Por: Alexa Zárrate Díaz

Las disculpas de Uribe

LA NACIÓN DE LILIPUT ES FAMOSA en todo el planeta por un rasgo especialísimo: sus habitantes (el 90% al menos) miden apenas seis pulgadas de estatura. Ello, lejos de acomplejar a los liliputienses —pueblo de gran moralidad, honesto y temeroso de Dios, no obstante lo diminuto— es por el contrario motivo de gran orgullo pues, como todo el mundo sabe, Liliput es pasión.

Se entiende entonces que un individuo de un discreto metro y sesenta centímetros fuera considerado una excepción, un verdadero Hombre Montaña, en Mildendo, capital del Reino (la palabra Reino ha de escribirse siempre con mayúscula, para compensar los trastornos de crecimiento de los nativos). Éste apareció un buen día, montado en su caballo bayo y luciendo sombrero aguadeño. Observó los problemas que aquejaban a los liliputienses y les planteó, con meliflua voz y acento montañero, las bondades de Convivir, y así los ha convencido por cerca de seis años.
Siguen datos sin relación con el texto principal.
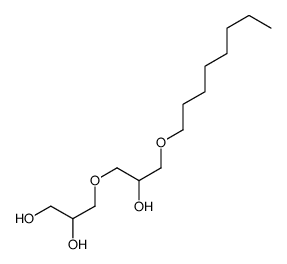 85590-50-7 structure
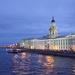 Splendid 2 Day St Petersburg Tour Introducing the Best of the City and Russian Culture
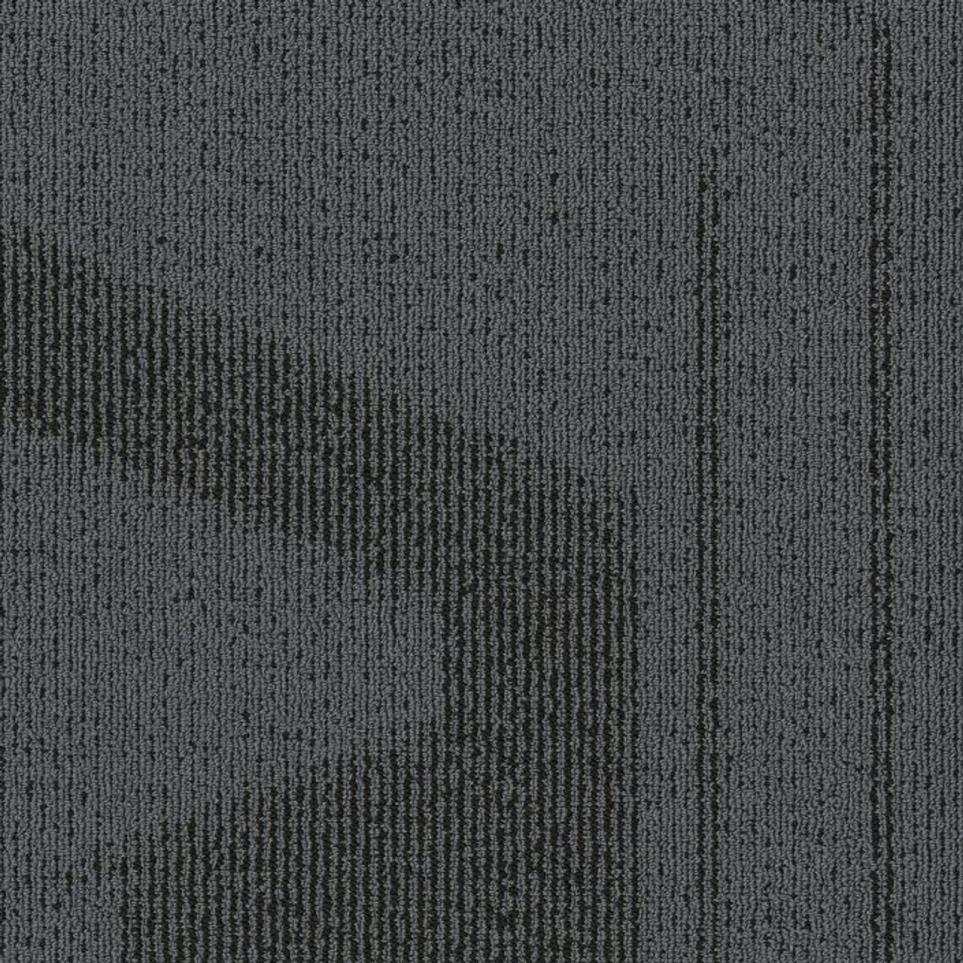 Loop Innovation Gray Carpet Tile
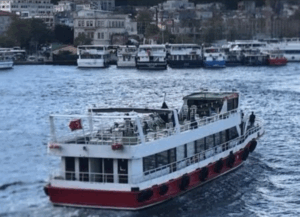 Yacht Thumbnail
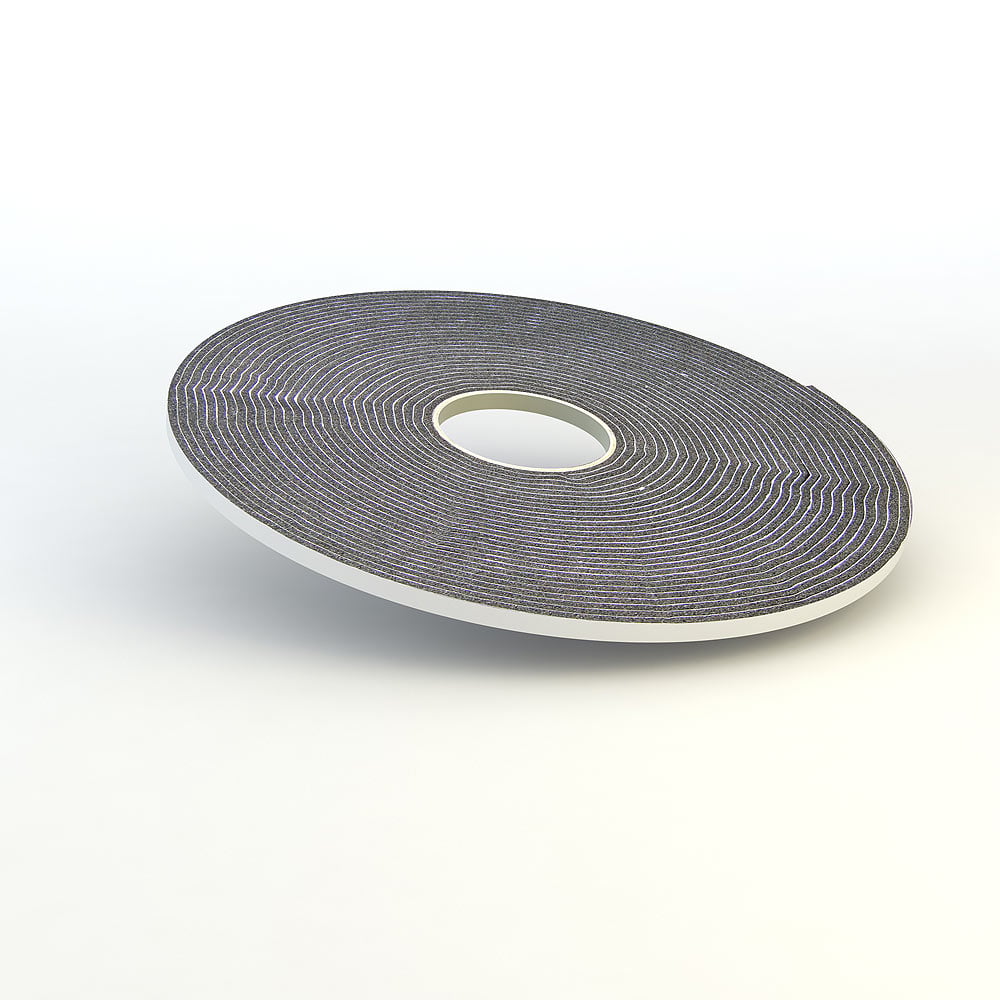 5130401 PVC SKUMSTRIMMEL
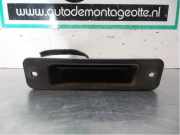 Heckklappengriff Peugeot 807 1488272077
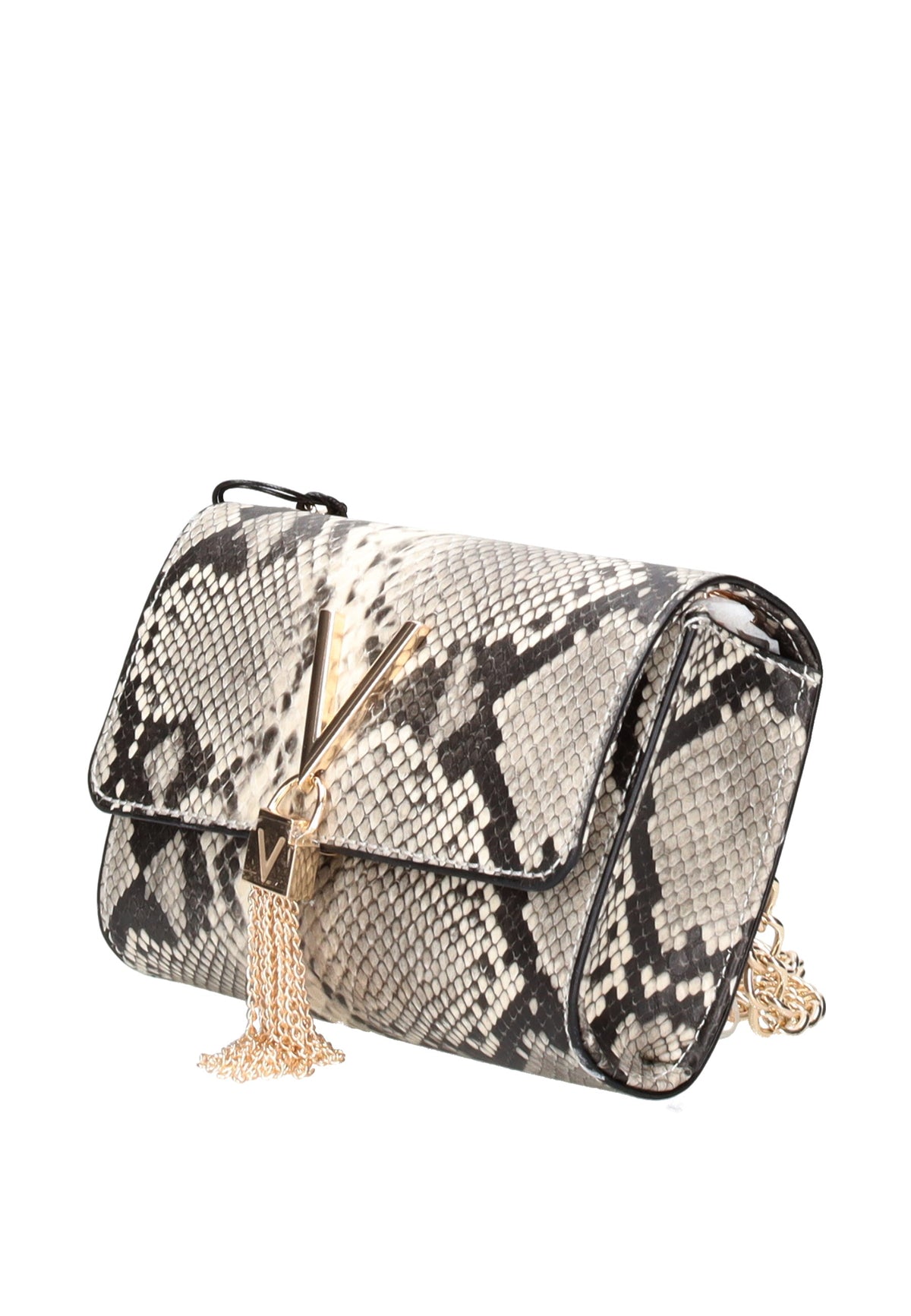 VBSA9O03PY Umhängetasche VALENTINO BAGS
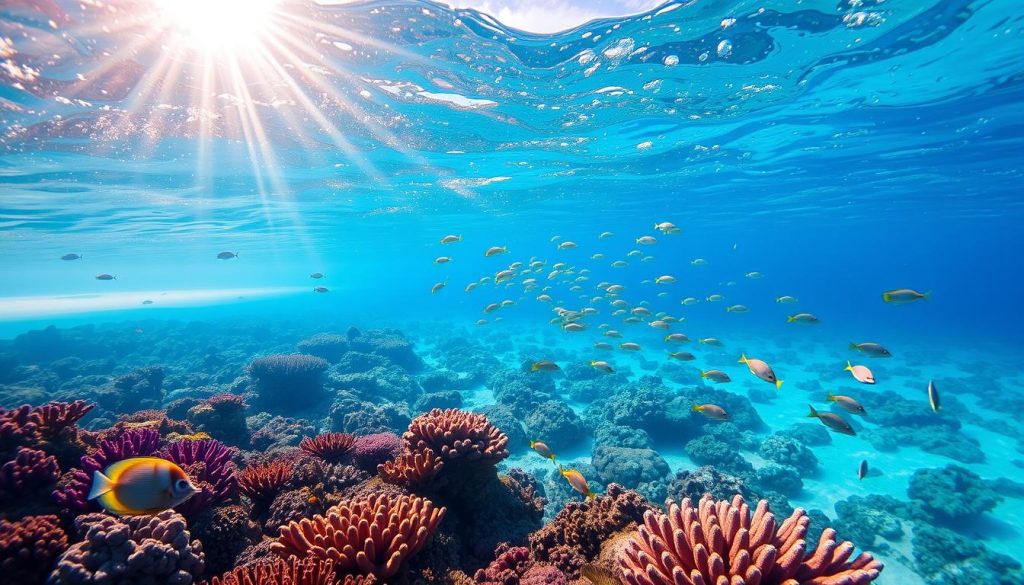 Grand Turk snorkeling locations Grand Turk snorkeling locations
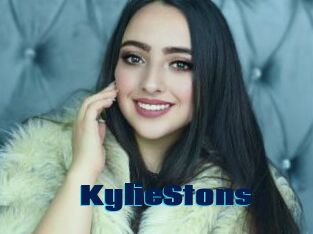 KylieStons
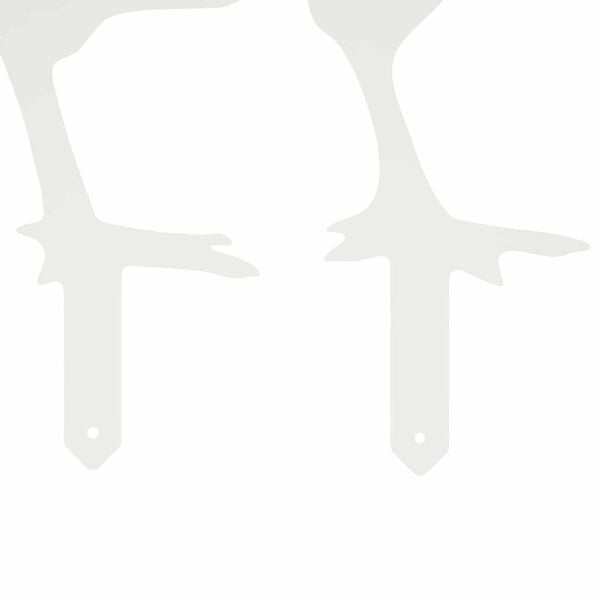 Showing Product Image 4 of 6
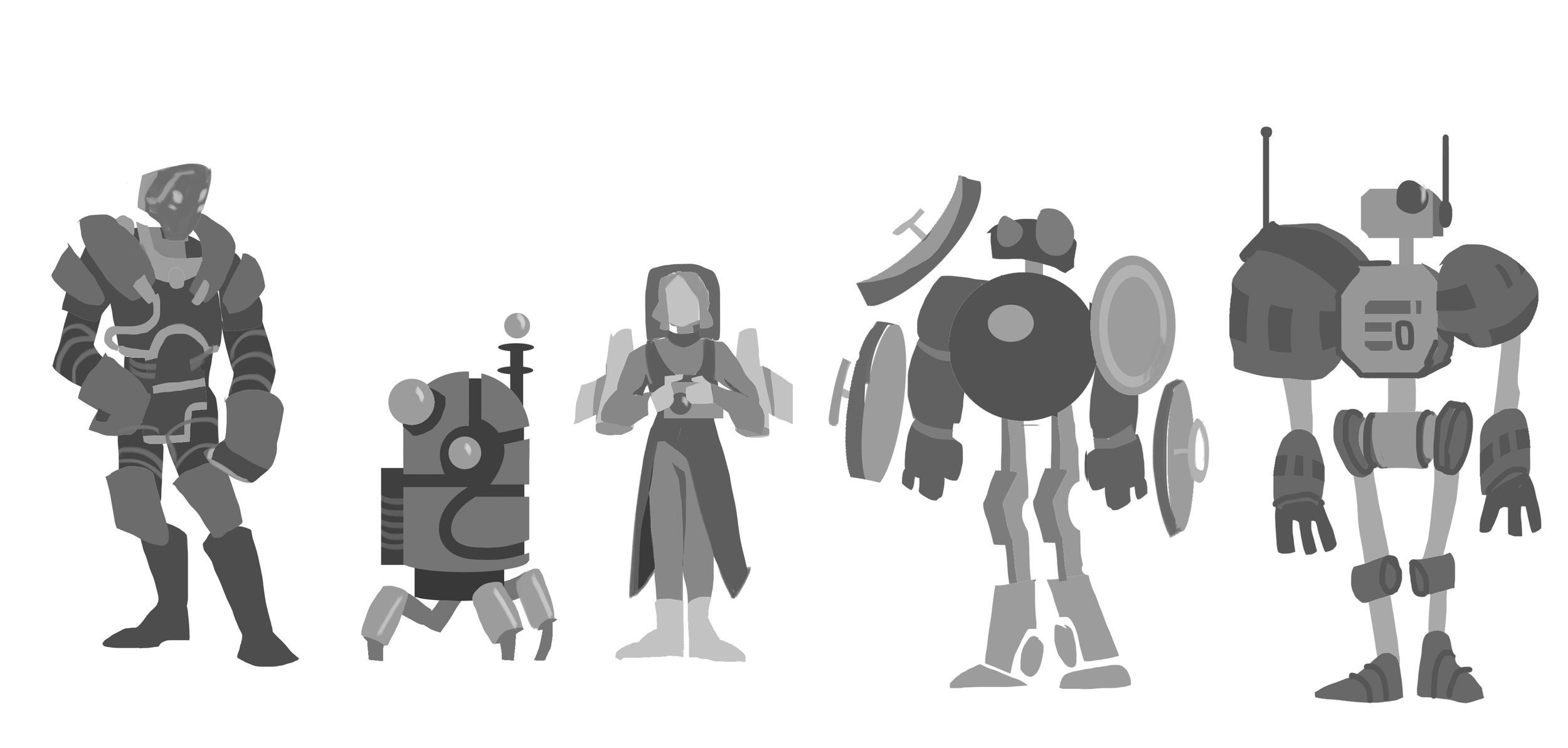 Assistant Shape Sketch.png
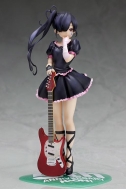 Лимитированная эксклюзивная фигурка K-ON! — Nakano Azusa — 1/8 — 5th Anniversary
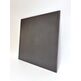Vives, Barnet, VIVES (WYPRZEDAŻ) BARNET NEGRO PŁYTKA PODŁOGOWA 31.6X31.6 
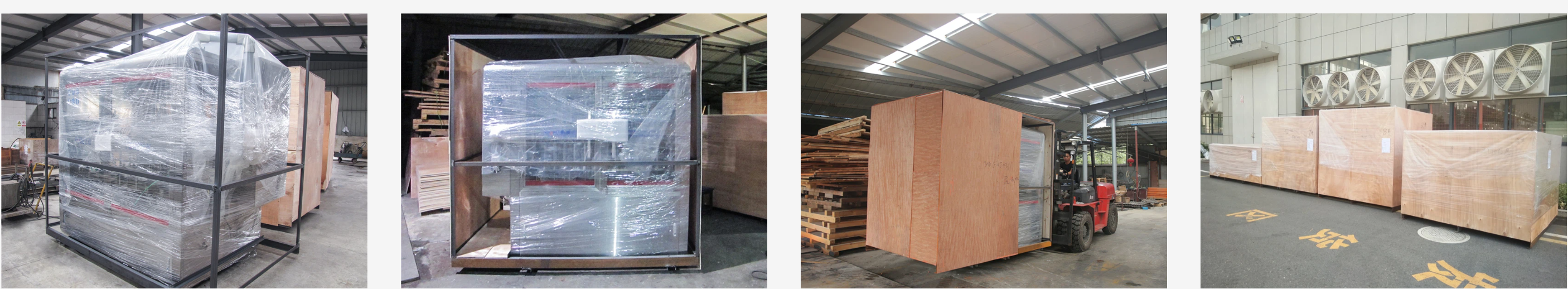 Spider Hand Bottle Sorting Machine For Irregular Bottle With High Speed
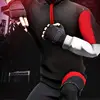 evan - @evankauffmann57 - TikTok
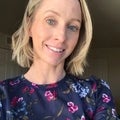 Ariel Sloboden Real Estate Agent at Keller Williams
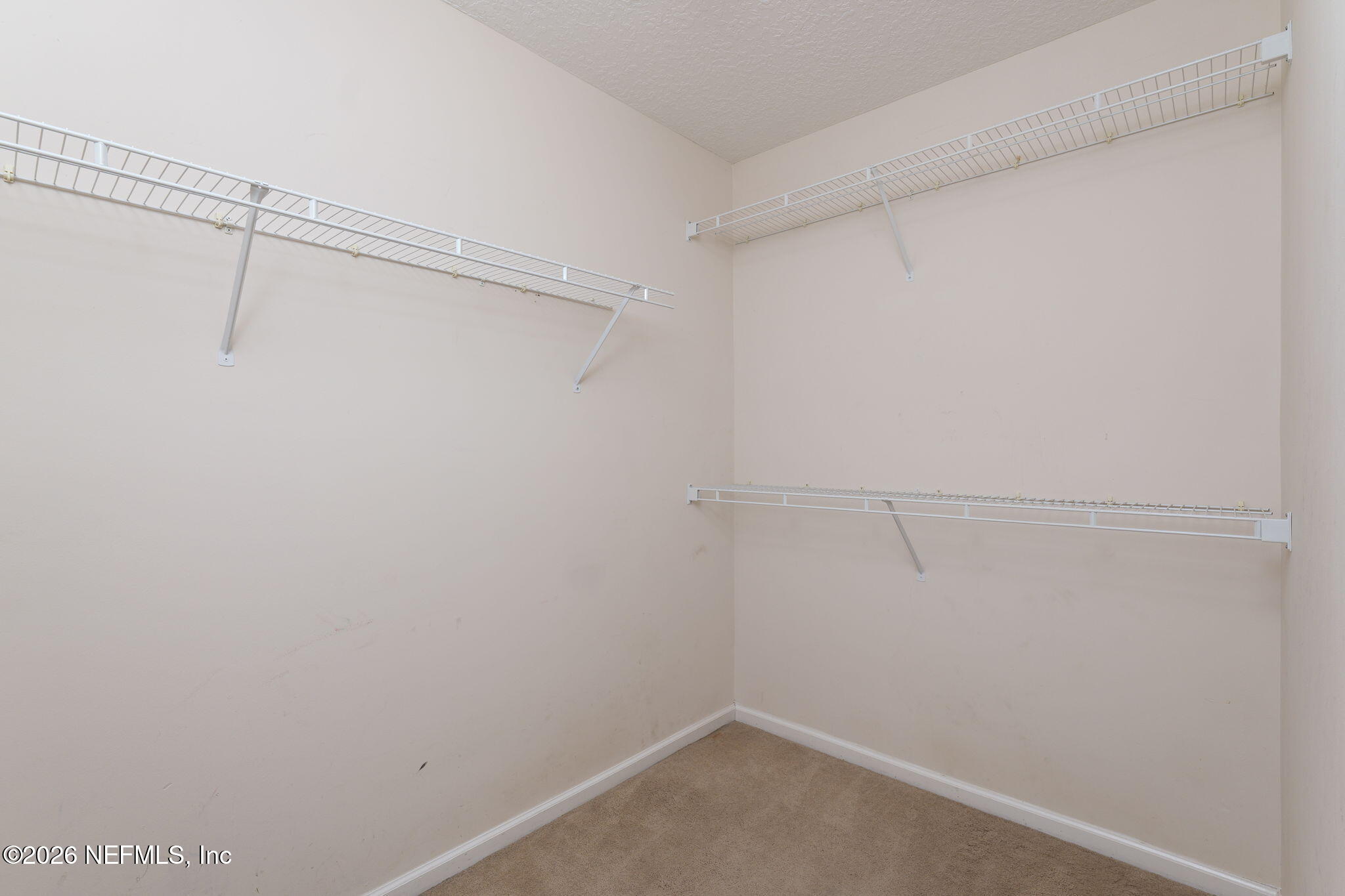 2872 WESTBERRY HIDEAWAY Court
Los liliputienses, por su parte, están encantados con su inteligencia superior, su firme mano y su descomunal corazón, para no mencionar otros aspectos pintorescos del Hombre Montaña, como su enorme y pública devoción religiosa, la habilidad para no derramar el café mientras monta su caballo bayo, el innegable don de hechizar a la prensa y la elocuencia con que calumnia a sus escasos opositores sin llegar jamás a sonrojarse. El Tiempo ha demostrado, sin dejar lugar a maliciosas dudas, que el Hombre Montaña es un gigante militar invencible.

Por eso fue realmente extraordinario ver el pasado 16 de julio a este hombre de colosales proporciones, hoja en mano y micrófono al cinto, enfrentar Él solo las cámaras de los noticieros del mundo: Uribe ofreció excusas.

¡Qué caballo de Troya ni qué ocho cuartos! La historia recordará la ‘Operación Jaque’ como el non plus ultra de la estrategia militar, según el Mini de la Defensa. En todo caso, ver al re (¿rerre?) Presidente asumir la responsabilidad política por el error de uno de sus comandos —o de tres, Sun Tzu no se detendría en semejantes pequeñeces, más bien encomendaría la redacción del Arte de la guerra a José Obdulio Gaviria— al encubrirse bajo la divisa de la Cruz Roja Internacional, es una escena que impacta.

En su momento Íngrid, quien asumió la vocería de sus 14 compañeros de infortunio, narraba el 2 de julio que durante el cautiverio ella y los demás plagiados se convirtieron en “expertos en saber quién los llevaba”, y dijo haberse extrañado al no reconocer en los helicópteros —recién pintados— insignias de organización humanitaria alguna o por lo menos de los enfants de la Patrie.

Lo que verdaderamente ocurrió en la ‘Operación Jaque’ no quedó registrado en video, ni saldrá de la selva, ni lo develará CNN. Las indagatorias a los también minúsculos César y Gafas, el mentís —oportunamente silenciado— de Clara Rojas a ciertas declaraciones de la nueva Juana de Arco y los rumores de una millonaria transacción para pagar el rescate divulgados por la prensa europea, así lo sugieren.

Ofrecer excusas es un acto de gallardía, en especial cuando se asume el error de un subalterno al que, por demás, ¡oh magnanimidad!, se exime de castigo. Pero el acto no basta para inyectarle credibilidad a un proceso que, como la parodia en que se funda esta nota, parece extraído del improbable mundo de la literatura y del anhelo desesperado por vivir en una Utopía. No es de extrañarse, pues, que quieran llevar el episodio al cine.

* Decana Comunicación Digital, Universidad Antonio Nariño.